Records in a dataset:

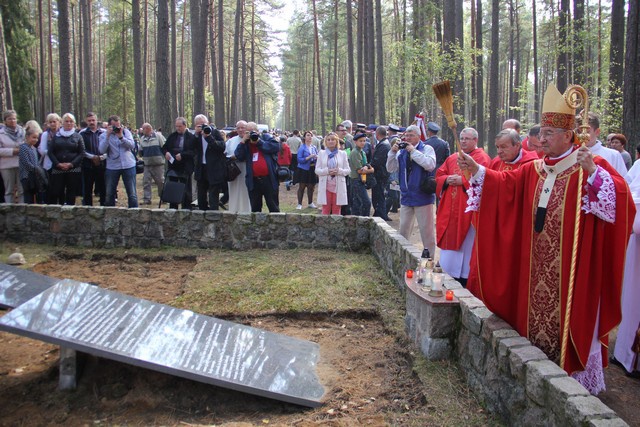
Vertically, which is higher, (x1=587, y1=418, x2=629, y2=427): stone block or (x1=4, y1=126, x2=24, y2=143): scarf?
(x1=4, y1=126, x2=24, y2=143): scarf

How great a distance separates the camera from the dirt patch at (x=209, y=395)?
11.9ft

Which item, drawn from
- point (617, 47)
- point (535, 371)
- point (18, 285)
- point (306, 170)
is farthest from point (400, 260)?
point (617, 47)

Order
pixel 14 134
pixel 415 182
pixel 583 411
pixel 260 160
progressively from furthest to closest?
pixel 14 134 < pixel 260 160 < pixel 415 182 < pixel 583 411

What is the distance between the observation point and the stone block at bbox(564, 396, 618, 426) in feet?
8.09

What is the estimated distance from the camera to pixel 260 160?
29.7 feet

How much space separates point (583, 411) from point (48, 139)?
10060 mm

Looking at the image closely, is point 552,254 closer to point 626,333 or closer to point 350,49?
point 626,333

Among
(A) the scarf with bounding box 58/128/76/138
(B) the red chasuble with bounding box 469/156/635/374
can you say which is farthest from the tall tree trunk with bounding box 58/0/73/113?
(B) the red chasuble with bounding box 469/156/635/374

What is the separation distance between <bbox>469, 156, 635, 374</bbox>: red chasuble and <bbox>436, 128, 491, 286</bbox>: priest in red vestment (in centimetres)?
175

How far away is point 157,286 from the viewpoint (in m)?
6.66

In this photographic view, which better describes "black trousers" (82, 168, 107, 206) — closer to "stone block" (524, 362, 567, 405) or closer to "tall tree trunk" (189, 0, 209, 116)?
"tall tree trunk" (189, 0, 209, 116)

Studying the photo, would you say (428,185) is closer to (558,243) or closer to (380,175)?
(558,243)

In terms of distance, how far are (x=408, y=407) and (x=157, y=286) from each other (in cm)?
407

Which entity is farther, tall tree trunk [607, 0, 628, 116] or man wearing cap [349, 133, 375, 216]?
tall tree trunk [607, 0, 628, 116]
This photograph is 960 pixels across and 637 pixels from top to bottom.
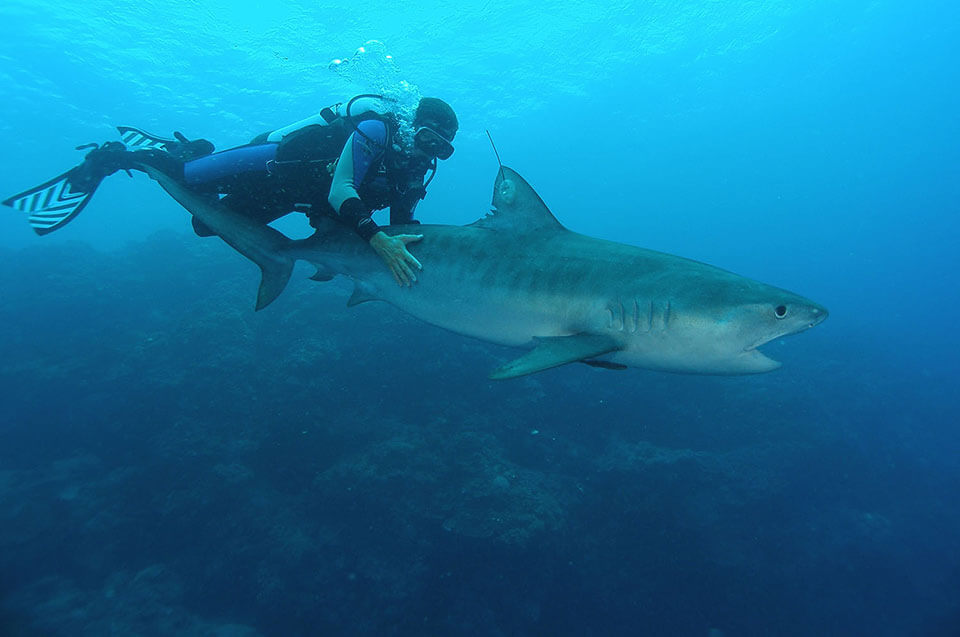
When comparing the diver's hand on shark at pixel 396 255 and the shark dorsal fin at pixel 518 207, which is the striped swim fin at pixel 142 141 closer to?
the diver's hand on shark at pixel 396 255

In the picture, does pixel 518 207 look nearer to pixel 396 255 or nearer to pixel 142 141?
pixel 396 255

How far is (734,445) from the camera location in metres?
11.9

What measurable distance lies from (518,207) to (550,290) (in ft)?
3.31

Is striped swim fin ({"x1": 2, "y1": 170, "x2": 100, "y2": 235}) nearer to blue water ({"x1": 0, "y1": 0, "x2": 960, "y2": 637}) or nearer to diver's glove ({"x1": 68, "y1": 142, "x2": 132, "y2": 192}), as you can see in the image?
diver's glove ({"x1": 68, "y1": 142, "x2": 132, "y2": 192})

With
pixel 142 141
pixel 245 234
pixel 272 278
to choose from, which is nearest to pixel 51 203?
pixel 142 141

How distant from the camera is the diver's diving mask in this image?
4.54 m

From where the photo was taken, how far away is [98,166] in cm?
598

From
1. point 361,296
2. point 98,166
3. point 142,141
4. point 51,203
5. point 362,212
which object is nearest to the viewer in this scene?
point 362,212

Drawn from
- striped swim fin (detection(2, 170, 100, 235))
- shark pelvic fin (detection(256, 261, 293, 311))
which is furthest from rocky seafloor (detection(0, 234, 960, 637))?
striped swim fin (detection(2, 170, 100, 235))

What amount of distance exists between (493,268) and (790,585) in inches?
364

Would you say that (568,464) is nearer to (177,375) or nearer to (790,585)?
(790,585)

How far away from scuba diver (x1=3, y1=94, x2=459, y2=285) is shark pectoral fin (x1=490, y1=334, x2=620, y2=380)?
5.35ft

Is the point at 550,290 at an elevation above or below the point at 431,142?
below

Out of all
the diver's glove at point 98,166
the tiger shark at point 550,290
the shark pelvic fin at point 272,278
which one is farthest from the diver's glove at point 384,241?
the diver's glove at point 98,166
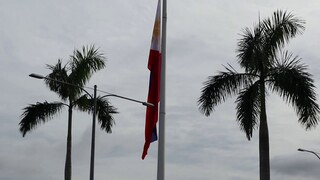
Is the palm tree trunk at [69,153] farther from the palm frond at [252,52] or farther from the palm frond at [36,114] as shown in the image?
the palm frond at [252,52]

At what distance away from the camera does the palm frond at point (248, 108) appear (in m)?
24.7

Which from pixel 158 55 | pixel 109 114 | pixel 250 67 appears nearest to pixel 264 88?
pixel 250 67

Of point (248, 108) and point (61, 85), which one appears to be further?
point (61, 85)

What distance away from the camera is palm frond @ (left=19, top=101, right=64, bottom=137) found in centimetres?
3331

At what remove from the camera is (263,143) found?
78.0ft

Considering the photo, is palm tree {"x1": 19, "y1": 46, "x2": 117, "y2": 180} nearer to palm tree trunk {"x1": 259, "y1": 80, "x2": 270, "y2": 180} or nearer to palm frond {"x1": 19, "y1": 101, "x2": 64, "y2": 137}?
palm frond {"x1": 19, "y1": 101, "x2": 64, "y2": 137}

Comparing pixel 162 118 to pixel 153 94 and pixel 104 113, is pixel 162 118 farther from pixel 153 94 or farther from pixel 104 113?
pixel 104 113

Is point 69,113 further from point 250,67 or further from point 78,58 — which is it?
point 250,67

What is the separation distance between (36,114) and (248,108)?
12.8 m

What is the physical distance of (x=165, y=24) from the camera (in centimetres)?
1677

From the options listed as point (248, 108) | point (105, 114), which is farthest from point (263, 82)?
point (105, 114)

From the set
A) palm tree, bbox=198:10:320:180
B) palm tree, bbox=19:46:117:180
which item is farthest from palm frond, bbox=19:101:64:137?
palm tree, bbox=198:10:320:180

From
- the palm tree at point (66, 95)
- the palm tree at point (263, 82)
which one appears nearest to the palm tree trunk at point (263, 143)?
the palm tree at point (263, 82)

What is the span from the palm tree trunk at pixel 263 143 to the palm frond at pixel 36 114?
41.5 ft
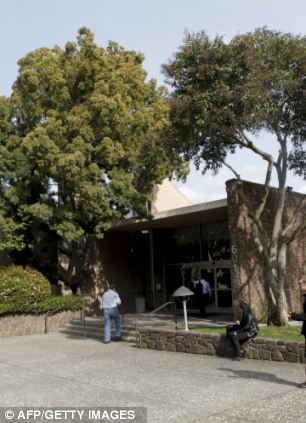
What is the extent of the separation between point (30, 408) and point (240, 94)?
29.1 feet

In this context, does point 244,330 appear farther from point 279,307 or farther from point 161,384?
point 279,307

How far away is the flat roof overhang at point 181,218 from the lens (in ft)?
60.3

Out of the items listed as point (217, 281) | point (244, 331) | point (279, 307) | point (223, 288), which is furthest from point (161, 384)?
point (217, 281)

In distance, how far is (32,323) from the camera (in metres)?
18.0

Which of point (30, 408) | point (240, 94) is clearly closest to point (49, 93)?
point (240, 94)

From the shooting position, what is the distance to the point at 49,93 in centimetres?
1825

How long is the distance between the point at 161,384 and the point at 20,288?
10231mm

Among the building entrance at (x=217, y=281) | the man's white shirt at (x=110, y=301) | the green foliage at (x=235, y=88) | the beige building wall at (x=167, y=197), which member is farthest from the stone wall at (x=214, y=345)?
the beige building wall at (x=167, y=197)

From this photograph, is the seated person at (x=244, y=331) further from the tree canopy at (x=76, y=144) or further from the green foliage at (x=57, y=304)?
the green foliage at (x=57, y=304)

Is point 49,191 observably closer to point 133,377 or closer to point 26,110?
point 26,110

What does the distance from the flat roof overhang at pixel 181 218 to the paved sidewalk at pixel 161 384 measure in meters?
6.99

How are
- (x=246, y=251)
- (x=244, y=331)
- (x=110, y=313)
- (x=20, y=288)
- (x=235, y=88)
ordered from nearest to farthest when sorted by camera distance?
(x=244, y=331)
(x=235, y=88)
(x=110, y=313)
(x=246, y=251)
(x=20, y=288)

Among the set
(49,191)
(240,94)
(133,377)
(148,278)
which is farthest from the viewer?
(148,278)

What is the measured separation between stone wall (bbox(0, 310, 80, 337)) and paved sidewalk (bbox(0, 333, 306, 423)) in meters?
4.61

--

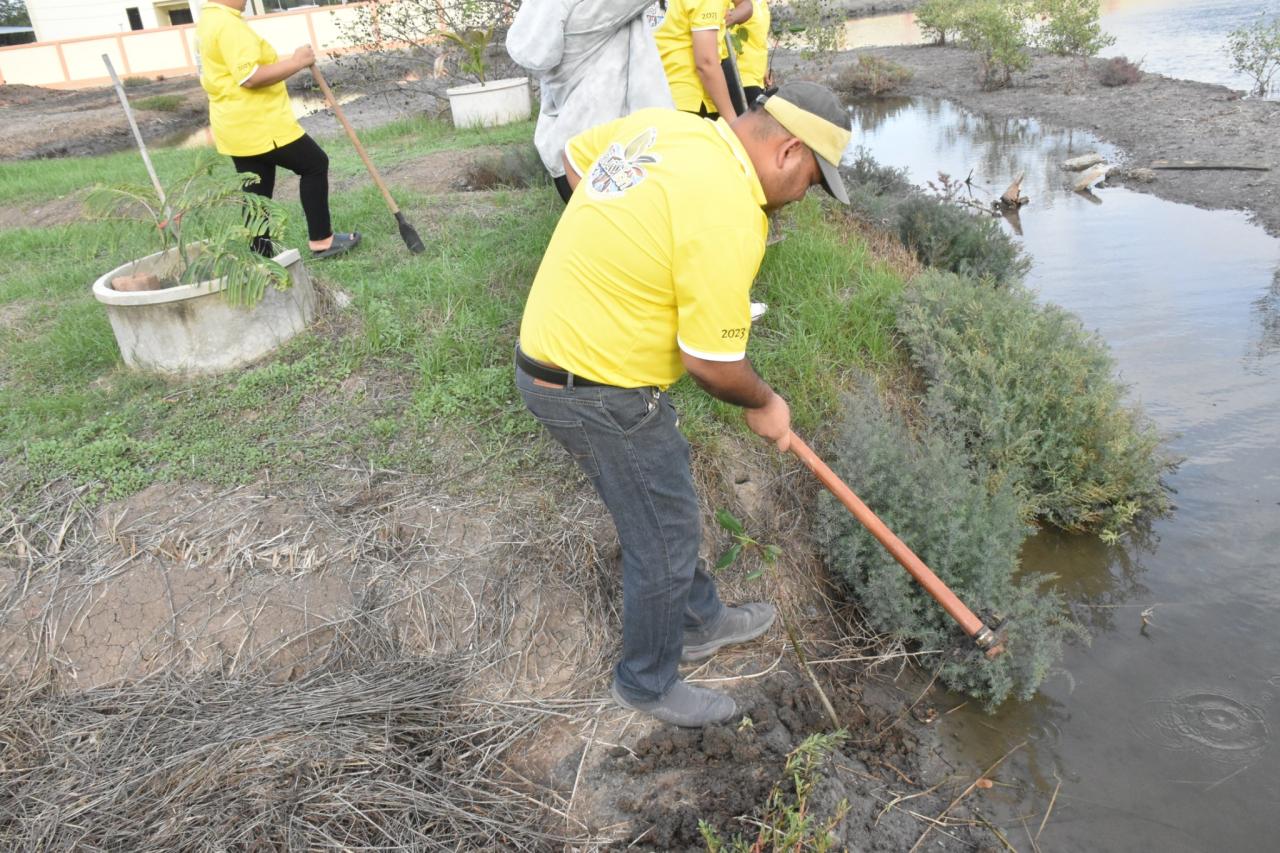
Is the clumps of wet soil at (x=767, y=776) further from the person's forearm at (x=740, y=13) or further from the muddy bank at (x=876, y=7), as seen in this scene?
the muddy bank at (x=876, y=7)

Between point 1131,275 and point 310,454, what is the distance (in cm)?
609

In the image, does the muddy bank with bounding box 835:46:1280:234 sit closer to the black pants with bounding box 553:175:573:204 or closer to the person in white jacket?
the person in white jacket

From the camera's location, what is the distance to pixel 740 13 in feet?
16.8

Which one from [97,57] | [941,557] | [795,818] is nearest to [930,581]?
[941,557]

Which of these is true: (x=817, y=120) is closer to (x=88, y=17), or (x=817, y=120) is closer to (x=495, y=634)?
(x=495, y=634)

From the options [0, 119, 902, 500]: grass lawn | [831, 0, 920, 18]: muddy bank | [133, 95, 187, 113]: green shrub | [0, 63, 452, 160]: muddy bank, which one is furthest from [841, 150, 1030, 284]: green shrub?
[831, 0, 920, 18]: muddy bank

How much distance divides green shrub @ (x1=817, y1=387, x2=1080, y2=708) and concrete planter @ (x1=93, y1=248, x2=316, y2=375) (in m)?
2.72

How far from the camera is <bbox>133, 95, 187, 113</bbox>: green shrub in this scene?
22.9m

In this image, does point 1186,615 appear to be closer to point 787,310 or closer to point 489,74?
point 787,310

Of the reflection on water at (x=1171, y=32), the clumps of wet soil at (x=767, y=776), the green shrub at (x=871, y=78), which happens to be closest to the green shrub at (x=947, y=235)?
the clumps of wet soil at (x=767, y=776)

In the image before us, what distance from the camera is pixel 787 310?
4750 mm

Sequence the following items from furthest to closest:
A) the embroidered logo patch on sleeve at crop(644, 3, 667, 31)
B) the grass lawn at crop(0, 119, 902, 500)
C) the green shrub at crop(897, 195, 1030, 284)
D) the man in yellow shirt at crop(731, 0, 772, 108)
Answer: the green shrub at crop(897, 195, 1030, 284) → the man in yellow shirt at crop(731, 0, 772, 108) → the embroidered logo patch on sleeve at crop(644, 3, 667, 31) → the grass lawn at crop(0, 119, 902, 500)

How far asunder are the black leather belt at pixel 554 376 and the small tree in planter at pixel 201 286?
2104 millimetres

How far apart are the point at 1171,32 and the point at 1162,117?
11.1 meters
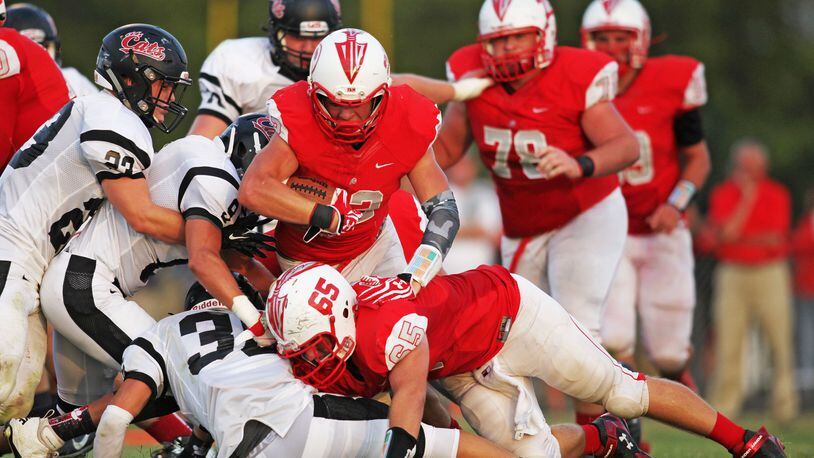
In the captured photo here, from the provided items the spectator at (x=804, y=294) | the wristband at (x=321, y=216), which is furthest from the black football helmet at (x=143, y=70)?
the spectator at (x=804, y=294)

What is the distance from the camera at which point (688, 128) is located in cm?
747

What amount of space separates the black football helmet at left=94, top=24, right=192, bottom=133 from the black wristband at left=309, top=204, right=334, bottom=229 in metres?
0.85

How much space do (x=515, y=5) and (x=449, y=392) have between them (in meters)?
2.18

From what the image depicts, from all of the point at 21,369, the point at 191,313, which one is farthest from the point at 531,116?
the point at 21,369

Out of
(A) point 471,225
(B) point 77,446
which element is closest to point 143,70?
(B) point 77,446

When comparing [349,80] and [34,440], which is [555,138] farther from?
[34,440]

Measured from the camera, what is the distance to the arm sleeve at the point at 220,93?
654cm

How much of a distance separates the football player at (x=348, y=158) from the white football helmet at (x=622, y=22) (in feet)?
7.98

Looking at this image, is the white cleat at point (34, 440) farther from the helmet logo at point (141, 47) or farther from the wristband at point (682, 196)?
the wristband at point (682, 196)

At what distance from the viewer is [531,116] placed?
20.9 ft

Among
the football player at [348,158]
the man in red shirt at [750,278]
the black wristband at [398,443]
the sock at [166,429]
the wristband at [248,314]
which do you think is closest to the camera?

→ GOAL:
Rewrite the items between the lines holding "Looking at this" and "which do you think is closest to the camera?", inclusive, switching "football player" to "athlete" and leaving all else unchanged.

→ SOLUTION TO THIS EXERCISE:
Looking at this image, is the white cleat at point (34, 440) farther from the helmet logo at point (141, 47) or farther from the wristband at point (682, 196)?
the wristband at point (682, 196)

At what distance from the viewer is [531,116] placed?
20.9 ft

Among
the athlete at [348,158]
the man in red shirt at [750,278]
the black wristband at [398,443]
the sock at [166,429]
the wristband at [248,314]
which do you think is closest to the camera?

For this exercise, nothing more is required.